***** EXTRACTED DATA *****

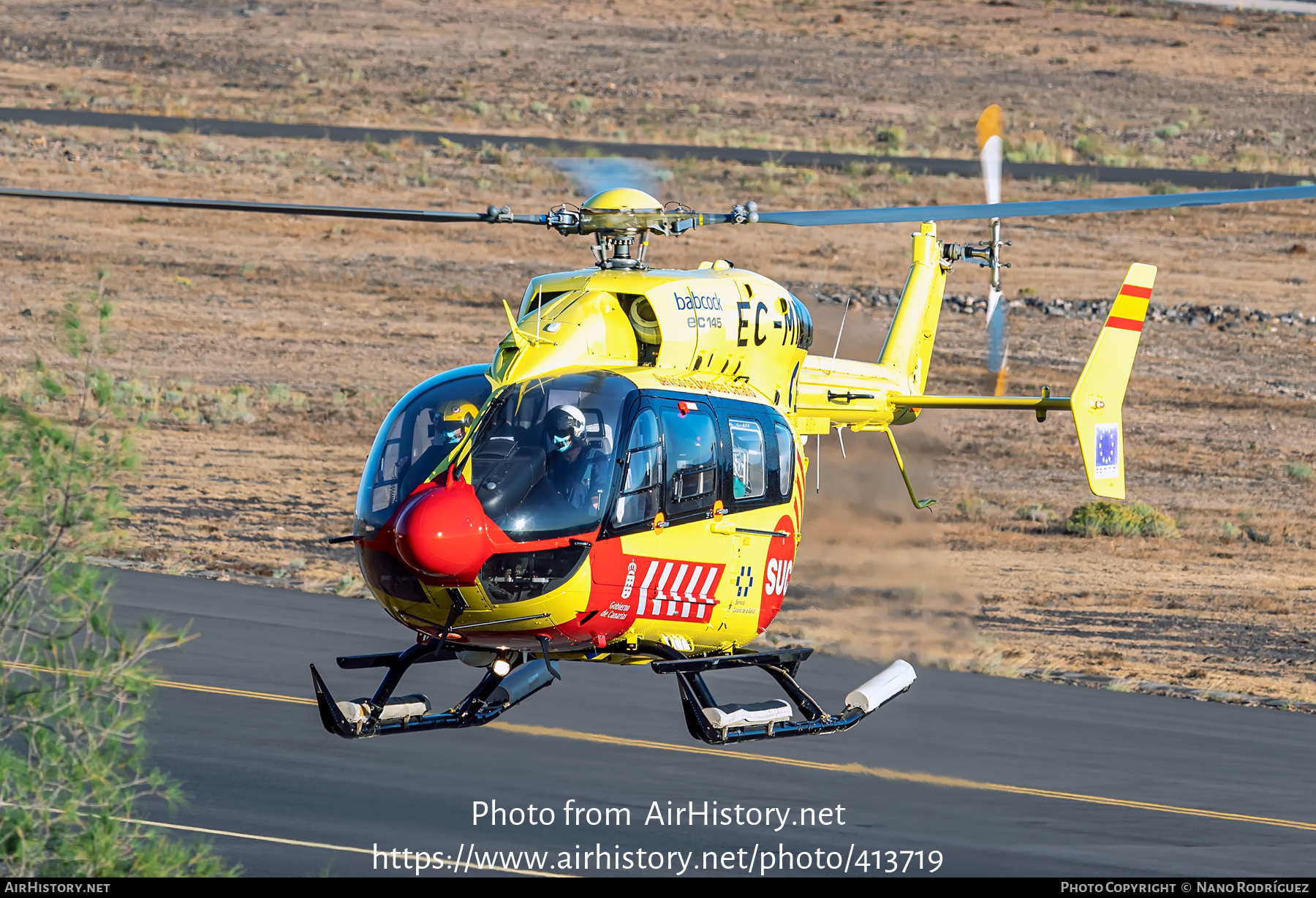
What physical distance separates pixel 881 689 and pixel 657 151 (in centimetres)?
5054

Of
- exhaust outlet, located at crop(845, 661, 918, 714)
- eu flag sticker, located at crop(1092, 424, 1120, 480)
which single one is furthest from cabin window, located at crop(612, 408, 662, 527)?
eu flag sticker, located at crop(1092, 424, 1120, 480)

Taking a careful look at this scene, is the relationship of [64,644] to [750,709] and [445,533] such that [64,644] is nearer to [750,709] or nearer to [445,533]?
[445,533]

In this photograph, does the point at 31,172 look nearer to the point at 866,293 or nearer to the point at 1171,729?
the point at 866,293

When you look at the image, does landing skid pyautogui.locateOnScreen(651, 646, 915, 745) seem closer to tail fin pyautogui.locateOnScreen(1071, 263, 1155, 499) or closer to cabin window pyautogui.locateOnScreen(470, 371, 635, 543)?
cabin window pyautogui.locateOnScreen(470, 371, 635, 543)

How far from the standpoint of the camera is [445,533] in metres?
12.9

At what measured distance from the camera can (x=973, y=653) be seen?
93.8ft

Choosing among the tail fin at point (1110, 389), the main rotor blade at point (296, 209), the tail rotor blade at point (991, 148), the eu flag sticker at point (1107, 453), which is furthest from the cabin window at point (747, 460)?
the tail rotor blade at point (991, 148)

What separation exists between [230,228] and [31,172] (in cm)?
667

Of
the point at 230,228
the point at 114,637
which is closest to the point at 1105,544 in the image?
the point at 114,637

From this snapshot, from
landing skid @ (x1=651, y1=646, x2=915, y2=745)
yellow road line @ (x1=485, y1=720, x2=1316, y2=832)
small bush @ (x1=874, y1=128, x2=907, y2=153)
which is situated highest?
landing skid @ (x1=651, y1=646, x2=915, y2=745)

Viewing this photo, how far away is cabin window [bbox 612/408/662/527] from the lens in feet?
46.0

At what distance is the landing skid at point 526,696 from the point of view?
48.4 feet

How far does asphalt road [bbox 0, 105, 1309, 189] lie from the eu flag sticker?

*****

» PROBLEM TO WORK ON
Copy the data above word for word. Start at the line that contains "From this snapshot, from" and go through the final line of the data.

» RESPONSE TO THIS TASK
From this snapshot, from
landing skid @ (x1=651, y1=646, x2=915, y2=745)
yellow road line @ (x1=485, y1=720, x2=1316, y2=832)
small bush @ (x1=874, y1=128, x2=907, y2=153)
which is situated highest?
landing skid @ (x1=651, y1=646, x2=915, y2=745)

Viewing this photo, how far away is cabin window [bbox 612/408/662/527] from the lens in feet?
46.0

At what distance is the landing skid at point 526,696 from the point of view?
48.4 feet

How far does asphalt road [bbox 0, 105, 1309, 189] lie from the eu flag sticker?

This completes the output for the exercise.